Is more funding better? Our experience working with the grassroots is that there is not necessarily capacity to absorb large amounts of funding at once. In addition, external funding can potentially cause divisions within movements, and larger grants may increase this probability. Thus, our emphasis generally is on trying to provide better funding (more trustbuilding, a more grantee-friendly grantmaking process and reporting requirements, better educational and network building investments in grantees) rather than providing more funding. We recognize there are cases where larger grant sizes may be appropriate, but in general, we would question the assumption that larger grant sizes for the grassroots necessarily lead to proportionally larger impacts.
These are some of our experiences and lessons learned. Encapsulating them is the four-step LIN process of: 1. Trustbuilding; 2. Co-learning; 3. Connecting to peers and mentors; and 4. Funding. Beyond LIN, we also find these four steps to be a useful general framework that can be applied in a variety of programs. Some of our grantees have drawn on aspects of this model in their own civil resistance education projects.
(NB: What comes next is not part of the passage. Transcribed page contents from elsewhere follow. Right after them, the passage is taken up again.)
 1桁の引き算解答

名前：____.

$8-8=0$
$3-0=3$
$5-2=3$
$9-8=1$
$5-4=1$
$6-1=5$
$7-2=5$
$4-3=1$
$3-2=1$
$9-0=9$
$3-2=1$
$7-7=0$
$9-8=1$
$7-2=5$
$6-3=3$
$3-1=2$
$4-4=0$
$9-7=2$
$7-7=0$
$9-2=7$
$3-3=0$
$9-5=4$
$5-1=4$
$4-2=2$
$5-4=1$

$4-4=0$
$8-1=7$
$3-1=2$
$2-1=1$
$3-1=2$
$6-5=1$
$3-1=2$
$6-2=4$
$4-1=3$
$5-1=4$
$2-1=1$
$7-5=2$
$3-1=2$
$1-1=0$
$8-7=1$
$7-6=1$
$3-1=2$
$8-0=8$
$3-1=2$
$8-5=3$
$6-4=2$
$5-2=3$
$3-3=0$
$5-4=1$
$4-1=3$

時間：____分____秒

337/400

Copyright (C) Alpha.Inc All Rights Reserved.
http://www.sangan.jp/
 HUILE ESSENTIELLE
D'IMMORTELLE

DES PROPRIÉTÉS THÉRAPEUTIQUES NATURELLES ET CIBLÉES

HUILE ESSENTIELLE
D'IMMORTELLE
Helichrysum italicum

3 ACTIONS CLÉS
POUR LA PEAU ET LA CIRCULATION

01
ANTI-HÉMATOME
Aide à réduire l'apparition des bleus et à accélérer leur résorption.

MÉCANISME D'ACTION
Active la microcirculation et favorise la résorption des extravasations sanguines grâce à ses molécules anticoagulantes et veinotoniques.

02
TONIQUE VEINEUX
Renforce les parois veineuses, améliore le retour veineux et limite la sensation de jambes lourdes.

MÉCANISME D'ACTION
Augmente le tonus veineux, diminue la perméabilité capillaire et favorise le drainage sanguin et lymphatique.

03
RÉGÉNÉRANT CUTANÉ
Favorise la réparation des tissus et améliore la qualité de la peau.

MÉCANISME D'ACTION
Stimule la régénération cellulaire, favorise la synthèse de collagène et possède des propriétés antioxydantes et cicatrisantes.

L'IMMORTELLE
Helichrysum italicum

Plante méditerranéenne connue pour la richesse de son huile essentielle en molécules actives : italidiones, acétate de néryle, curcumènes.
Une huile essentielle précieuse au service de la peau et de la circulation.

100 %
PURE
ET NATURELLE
We welcome the insights of other funders, and non-funders, who have different models for engaging the grassroots and supporting movements, and who may come to different conclusions. We don't feel we've found the way to do grassroots funding, but just a way. More healthy debate and exchange of ideas about how to be more impactful and responsible as funders is important. We owe this to those for whom the stakes are highest: the people who invest their lives in organizing on the ground and who trust us to support and partner with them in their efforts.
Hardy Merriman is President of the International Center on Nonviolent Conflict (ICNC), and led ICNC as President & CEO from 2015 until 2021. He has worked in the field of civil resistance for over 20 years, presenting at workshops for activists and organizers; speaking widely to scholars, journalists, and members of international organizations; and developing educational resources.